[REQUIREMENTS] Only the lines from the one bearing "How distant is" to the final line should be transcribed, exactly and with both ends included. Pictures are to be left out.
-------- INPUT RECORDS
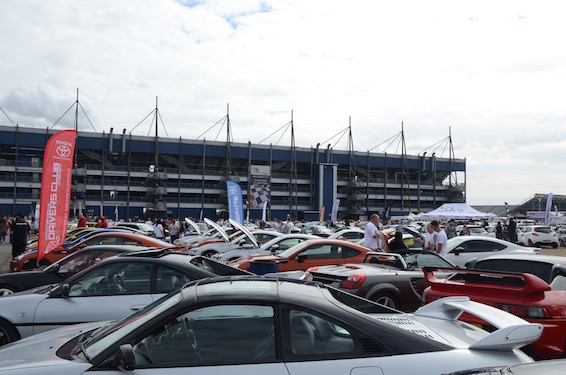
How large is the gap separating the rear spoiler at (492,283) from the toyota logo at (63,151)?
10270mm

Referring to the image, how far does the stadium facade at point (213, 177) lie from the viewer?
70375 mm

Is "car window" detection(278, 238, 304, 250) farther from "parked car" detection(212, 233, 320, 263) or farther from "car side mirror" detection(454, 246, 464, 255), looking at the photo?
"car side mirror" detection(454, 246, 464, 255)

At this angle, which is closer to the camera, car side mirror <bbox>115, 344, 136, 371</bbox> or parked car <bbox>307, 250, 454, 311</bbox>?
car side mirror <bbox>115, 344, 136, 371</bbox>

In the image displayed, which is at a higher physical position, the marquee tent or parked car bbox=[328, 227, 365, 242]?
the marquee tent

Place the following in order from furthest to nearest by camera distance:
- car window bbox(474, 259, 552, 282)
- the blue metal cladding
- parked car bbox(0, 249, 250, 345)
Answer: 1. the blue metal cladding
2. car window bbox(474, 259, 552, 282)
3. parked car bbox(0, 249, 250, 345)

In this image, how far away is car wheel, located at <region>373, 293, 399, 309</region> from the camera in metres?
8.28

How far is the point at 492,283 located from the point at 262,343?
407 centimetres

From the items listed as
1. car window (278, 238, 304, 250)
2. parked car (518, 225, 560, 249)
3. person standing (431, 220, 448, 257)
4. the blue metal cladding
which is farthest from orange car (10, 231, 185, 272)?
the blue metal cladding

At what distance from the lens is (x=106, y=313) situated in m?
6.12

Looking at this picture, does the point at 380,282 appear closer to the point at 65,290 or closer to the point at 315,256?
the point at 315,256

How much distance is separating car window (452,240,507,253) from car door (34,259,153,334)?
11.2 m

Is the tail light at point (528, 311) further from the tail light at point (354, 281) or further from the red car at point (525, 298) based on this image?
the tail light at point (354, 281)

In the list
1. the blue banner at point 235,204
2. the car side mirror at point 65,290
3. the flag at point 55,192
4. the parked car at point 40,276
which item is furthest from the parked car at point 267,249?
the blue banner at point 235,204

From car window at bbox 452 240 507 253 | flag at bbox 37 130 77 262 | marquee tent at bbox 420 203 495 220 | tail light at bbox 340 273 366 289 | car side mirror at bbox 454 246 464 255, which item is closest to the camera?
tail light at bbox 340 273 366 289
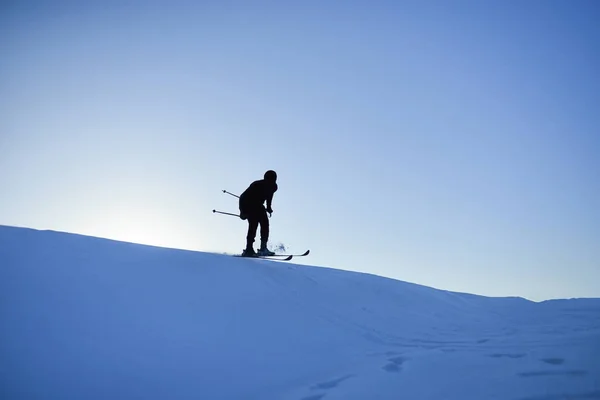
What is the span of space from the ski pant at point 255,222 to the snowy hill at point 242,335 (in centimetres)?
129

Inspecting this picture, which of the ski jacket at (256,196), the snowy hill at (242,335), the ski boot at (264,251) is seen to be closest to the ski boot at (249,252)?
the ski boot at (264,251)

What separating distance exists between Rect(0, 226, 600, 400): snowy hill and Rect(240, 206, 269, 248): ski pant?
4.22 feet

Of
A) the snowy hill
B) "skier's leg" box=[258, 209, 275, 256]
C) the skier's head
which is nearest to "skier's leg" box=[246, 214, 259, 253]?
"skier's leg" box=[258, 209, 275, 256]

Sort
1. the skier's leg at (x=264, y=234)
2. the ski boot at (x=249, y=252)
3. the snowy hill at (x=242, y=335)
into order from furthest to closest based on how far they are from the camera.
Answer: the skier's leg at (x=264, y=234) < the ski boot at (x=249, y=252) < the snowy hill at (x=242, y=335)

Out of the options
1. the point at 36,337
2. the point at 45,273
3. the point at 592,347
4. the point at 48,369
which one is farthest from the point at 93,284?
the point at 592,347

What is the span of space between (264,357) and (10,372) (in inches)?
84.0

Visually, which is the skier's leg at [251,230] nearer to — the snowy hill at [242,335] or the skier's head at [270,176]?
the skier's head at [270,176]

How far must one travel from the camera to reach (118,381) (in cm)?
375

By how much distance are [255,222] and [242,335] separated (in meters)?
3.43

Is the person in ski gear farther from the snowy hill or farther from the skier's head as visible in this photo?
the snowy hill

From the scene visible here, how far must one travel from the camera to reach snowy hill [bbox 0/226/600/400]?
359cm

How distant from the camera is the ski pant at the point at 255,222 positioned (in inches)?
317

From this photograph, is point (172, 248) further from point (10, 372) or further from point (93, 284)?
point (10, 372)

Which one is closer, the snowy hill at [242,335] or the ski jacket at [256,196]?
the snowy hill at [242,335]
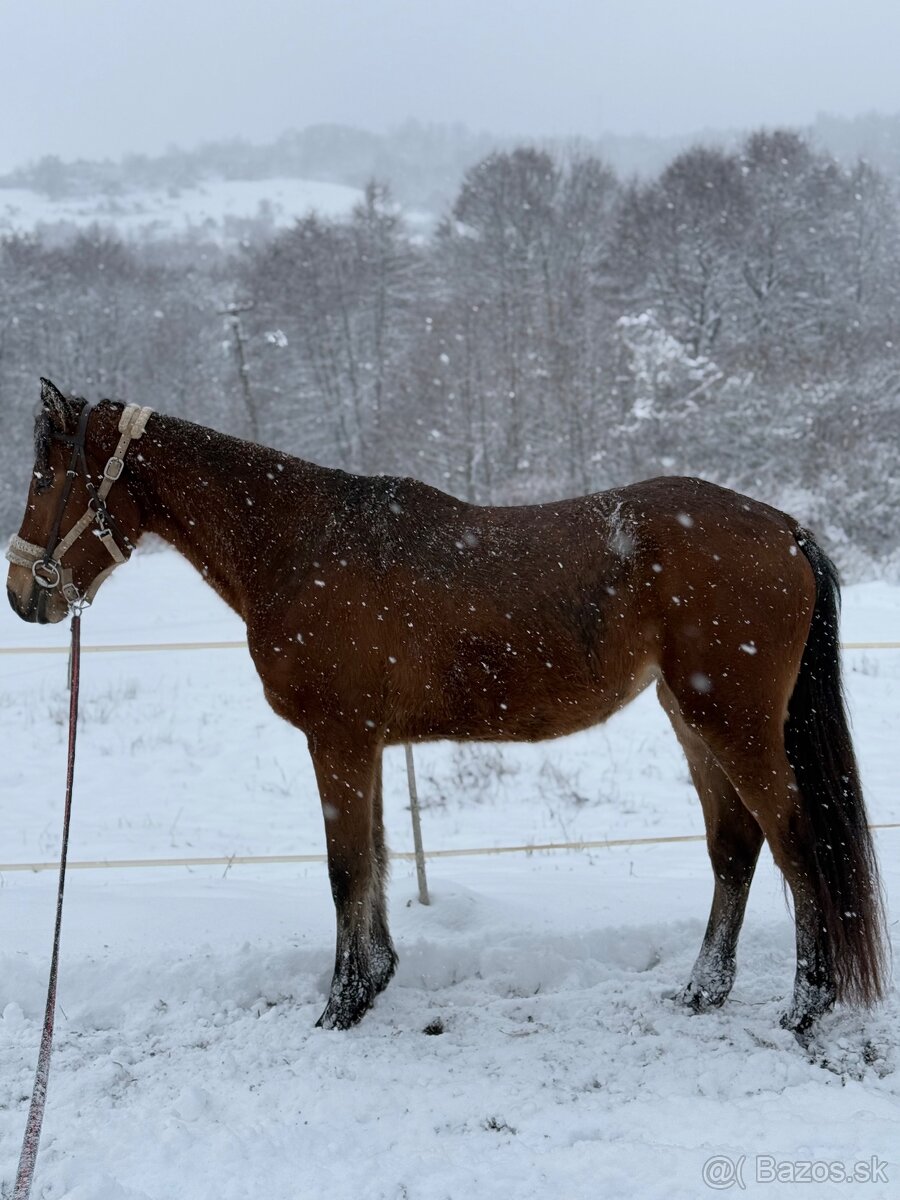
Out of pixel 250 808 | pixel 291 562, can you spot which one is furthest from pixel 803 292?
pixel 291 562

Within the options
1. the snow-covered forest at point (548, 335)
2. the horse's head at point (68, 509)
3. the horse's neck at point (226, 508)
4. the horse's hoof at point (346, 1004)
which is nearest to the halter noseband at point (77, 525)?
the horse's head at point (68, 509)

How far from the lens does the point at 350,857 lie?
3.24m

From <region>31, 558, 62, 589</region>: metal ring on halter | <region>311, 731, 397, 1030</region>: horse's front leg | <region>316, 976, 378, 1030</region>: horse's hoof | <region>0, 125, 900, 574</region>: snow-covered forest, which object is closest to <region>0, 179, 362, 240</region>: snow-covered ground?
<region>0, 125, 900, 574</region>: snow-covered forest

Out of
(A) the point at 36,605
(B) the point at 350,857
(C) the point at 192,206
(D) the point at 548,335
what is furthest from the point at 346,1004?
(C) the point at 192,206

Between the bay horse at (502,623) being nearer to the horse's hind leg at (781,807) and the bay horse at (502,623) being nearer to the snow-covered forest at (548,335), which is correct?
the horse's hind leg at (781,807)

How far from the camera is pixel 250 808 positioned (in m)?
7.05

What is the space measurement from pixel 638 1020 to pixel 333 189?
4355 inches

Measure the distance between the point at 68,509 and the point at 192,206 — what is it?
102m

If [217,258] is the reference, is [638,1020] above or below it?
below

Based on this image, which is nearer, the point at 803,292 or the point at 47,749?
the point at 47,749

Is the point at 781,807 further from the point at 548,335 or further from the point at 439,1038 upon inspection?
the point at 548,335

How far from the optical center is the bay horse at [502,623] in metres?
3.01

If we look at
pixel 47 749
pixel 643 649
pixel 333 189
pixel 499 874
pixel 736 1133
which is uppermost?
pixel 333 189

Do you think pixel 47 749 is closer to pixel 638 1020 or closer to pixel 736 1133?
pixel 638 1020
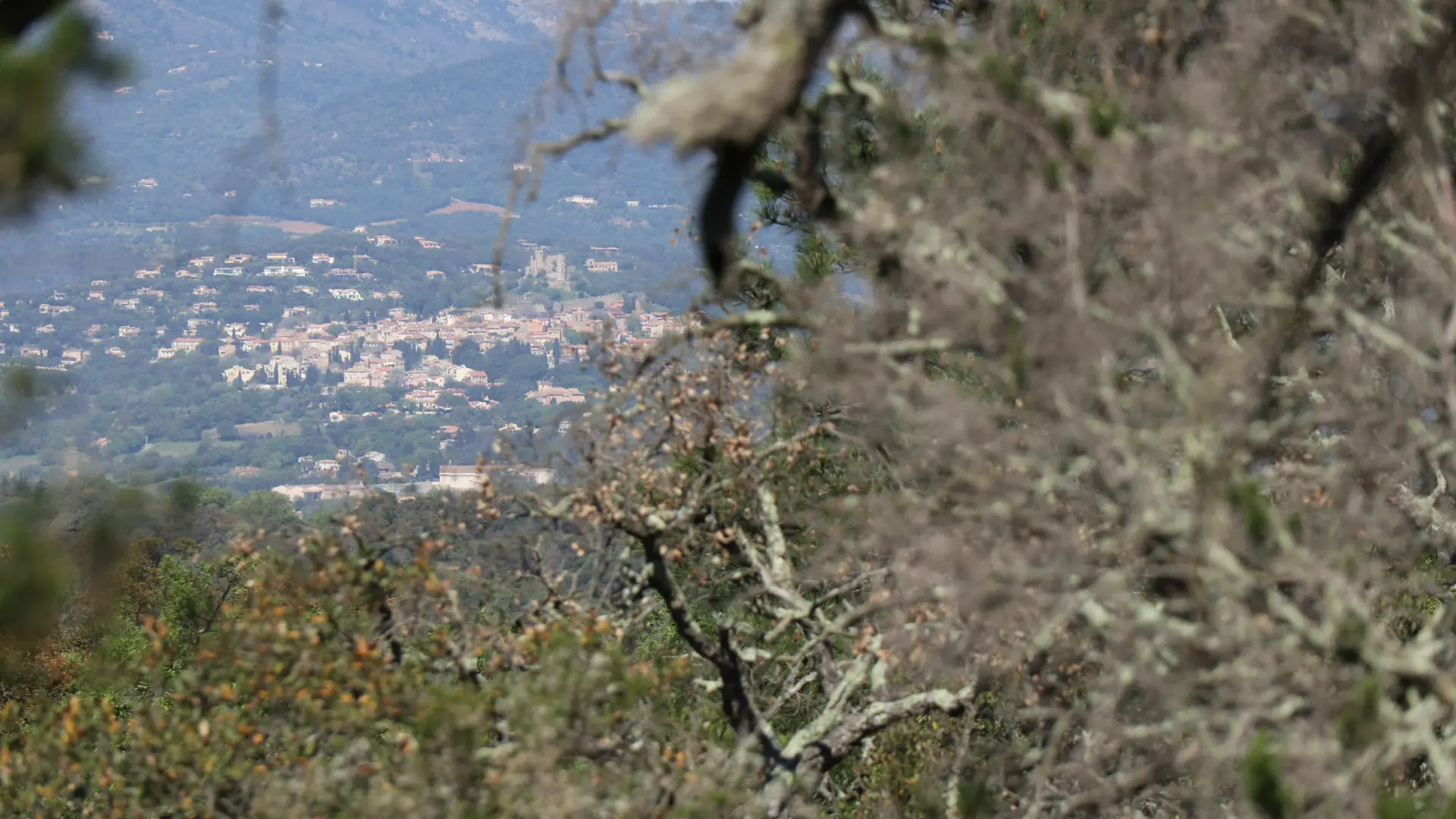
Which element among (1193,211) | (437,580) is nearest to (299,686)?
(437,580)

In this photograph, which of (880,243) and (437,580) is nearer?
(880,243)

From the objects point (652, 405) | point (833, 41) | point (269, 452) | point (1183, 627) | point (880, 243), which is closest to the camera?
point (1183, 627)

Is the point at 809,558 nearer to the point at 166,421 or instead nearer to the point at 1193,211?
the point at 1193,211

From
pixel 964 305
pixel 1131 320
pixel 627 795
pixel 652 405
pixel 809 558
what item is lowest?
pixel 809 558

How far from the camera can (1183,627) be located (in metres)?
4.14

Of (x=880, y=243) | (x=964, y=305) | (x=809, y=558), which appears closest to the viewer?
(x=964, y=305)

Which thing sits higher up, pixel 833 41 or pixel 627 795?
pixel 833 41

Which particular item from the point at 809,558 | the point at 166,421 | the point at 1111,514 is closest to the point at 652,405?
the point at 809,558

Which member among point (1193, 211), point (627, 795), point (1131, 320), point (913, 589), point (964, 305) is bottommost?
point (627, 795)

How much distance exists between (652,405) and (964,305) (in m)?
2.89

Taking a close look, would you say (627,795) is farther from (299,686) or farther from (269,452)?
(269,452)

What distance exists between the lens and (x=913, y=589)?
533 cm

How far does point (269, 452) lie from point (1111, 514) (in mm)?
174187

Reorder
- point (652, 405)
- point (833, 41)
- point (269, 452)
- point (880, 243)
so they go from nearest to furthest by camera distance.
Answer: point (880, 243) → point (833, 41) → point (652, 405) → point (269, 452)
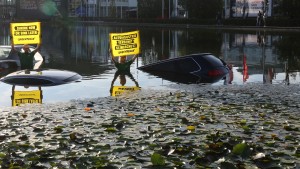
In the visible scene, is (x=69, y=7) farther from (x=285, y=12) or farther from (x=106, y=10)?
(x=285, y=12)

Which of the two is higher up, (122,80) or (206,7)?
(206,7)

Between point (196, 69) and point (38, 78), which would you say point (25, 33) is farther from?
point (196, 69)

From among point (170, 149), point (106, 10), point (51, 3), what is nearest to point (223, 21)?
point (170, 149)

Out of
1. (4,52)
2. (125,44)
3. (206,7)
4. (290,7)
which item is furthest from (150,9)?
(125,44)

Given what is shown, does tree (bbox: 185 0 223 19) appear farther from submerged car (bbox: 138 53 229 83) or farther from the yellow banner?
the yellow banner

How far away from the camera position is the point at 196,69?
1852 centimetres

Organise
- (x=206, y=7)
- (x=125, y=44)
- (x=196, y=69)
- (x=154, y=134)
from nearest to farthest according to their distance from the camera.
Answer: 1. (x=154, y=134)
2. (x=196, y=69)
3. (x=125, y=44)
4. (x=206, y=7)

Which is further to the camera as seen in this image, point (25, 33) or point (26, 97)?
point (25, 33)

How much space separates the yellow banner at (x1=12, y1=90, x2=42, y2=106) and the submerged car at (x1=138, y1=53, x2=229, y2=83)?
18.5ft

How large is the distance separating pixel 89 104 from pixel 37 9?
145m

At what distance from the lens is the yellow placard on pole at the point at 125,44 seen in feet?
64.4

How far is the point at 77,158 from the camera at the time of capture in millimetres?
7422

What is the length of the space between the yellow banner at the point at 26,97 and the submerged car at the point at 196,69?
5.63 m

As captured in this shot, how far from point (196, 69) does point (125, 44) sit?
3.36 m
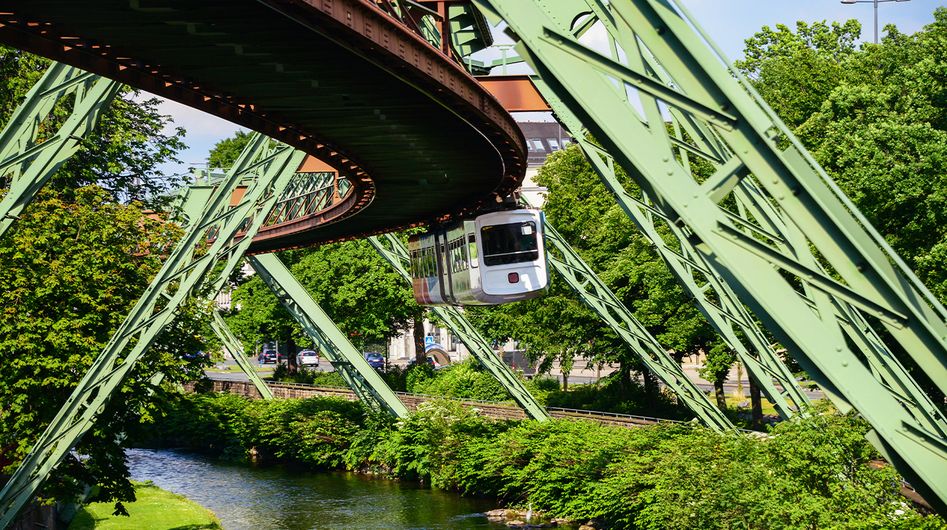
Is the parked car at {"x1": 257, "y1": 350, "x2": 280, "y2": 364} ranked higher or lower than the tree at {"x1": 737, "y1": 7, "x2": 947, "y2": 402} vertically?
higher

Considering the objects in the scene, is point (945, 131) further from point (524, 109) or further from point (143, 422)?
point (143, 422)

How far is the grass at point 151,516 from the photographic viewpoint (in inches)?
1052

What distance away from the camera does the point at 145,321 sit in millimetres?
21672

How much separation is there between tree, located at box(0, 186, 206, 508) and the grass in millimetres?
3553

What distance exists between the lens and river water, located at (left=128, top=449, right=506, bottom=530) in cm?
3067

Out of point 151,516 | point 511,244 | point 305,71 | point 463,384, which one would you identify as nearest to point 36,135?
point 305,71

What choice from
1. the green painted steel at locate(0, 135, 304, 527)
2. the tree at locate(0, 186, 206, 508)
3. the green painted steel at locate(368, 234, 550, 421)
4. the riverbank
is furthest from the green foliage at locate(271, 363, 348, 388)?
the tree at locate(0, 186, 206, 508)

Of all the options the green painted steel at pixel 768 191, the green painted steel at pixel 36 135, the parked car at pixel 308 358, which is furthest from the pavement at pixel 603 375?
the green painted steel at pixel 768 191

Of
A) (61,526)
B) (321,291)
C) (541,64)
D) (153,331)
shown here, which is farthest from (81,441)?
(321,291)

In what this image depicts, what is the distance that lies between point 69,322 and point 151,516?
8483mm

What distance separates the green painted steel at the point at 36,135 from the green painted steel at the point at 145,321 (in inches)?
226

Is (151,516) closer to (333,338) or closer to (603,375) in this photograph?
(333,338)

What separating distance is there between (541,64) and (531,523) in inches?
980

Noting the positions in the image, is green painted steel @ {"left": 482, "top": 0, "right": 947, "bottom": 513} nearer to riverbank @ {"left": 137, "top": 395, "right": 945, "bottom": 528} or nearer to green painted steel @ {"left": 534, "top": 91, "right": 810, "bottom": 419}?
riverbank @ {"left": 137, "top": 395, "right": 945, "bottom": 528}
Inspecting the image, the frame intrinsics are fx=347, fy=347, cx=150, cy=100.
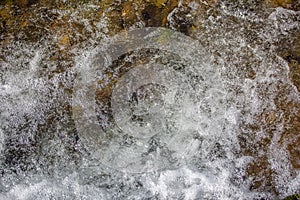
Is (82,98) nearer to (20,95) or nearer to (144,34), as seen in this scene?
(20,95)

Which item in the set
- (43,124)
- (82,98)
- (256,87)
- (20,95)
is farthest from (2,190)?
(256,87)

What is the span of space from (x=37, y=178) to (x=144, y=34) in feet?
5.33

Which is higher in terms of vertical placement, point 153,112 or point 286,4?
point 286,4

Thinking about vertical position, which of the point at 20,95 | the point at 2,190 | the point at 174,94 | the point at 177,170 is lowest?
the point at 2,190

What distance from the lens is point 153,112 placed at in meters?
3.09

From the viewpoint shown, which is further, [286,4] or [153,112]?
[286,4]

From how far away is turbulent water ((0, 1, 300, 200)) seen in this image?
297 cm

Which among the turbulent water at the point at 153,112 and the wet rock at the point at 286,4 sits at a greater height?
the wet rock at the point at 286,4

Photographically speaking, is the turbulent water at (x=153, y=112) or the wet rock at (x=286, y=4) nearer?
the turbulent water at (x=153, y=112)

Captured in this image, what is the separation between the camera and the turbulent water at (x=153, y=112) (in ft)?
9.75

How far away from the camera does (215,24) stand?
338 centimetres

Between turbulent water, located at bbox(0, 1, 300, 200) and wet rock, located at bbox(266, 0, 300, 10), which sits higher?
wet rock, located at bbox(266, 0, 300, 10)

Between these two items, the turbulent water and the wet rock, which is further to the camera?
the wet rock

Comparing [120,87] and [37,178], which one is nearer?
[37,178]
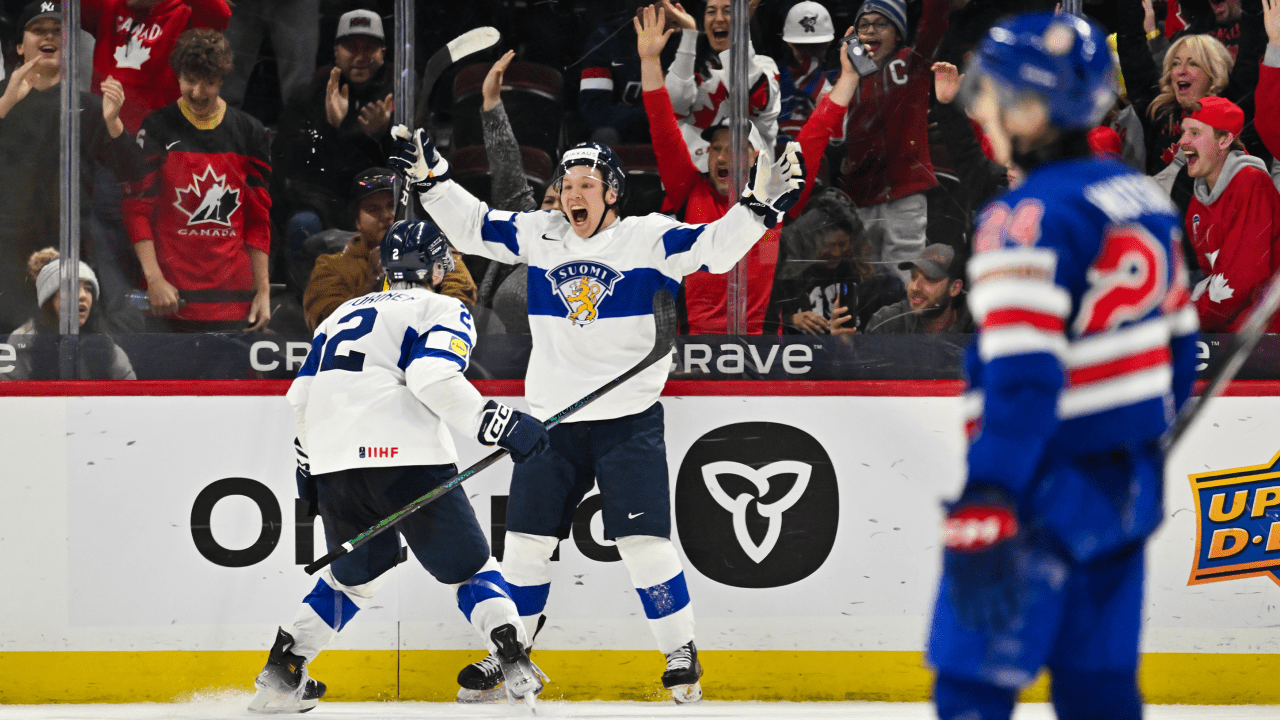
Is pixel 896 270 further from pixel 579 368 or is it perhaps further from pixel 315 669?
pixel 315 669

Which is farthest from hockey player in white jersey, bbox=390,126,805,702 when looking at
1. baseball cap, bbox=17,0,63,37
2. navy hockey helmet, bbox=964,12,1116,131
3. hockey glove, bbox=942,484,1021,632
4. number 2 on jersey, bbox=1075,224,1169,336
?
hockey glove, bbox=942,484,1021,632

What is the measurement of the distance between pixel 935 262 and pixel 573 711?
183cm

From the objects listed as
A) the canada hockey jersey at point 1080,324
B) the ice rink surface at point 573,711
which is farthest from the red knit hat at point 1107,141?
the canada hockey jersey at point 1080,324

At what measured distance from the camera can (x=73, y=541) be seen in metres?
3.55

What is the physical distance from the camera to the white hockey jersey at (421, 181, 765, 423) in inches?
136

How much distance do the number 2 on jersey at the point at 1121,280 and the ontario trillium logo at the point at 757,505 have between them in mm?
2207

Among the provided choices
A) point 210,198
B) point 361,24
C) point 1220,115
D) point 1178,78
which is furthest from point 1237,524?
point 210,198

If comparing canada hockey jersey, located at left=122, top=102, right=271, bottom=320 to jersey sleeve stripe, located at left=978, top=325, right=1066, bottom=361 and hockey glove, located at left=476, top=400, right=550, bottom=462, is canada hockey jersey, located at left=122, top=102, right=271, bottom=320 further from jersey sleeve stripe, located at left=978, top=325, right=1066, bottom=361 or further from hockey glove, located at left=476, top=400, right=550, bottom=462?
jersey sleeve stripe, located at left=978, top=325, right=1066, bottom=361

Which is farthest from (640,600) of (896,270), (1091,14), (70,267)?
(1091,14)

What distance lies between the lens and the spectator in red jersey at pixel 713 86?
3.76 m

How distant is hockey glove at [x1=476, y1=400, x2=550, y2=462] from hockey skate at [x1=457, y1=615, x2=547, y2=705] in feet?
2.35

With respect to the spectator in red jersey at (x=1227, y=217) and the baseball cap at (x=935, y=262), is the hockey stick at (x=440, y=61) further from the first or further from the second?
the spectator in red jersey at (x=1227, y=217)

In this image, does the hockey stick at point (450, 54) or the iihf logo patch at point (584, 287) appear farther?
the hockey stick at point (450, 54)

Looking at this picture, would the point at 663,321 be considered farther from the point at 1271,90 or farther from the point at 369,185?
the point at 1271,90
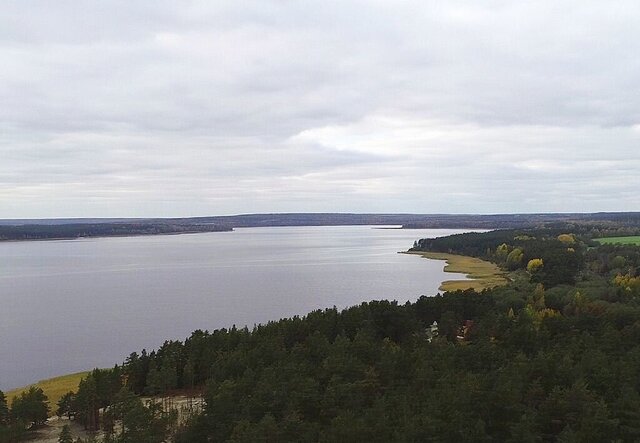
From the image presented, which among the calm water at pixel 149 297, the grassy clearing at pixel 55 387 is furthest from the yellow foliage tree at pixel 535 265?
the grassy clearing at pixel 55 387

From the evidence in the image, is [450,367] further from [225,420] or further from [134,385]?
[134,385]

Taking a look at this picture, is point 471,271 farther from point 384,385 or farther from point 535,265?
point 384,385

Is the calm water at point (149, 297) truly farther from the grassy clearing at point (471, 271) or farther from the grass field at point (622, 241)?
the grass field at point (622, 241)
----------------
[WRITTEN RESPONSE]
How distant is hockey glove at [x1=476, y1=400, x2=550, y2=462] from hockey skate at [x1=457, y1=615, x2=547, y2=705] in feet?
2.35

With respect to the spectator in red jersey at (x=1227, y=217) and the baseball cap at (x=935, y=262), is the hockey stick at (x=440, y=61) further from the first or further from the second?
the spectator in red jersey at (x=1227, y=217)

In this image, does the hockey stick at point (450, 54) or the iihf logo patch at point (584, 287) appear farther?
the hockey stick at point (450, 54)

Looking at this picture, would the point at 663,321 be considered farther from the point at 1271,90 or farther from the point at 369,185?
the point at 1271,90
From the image presented, which among the calm water at pixel 149 297, the grassy clearing at pixel 55 387 is furthest from the yellow foliage tree at pixel 535 265?
the grassy clearing at pixel 55 387

From the evidence in the image, is [450,367] further from [225,420] or further from [134,385]?
[134,385]

Taking a look at this picture, is point 471,271 farther from point 384,385 or farther from point 535,265?
point 384,385

Is the calm water at point (149, 297) truly farther from the grassy clearing at point (471, 271) or farther from the grass field at point (622, 241)?
the grass field at point (622, 241)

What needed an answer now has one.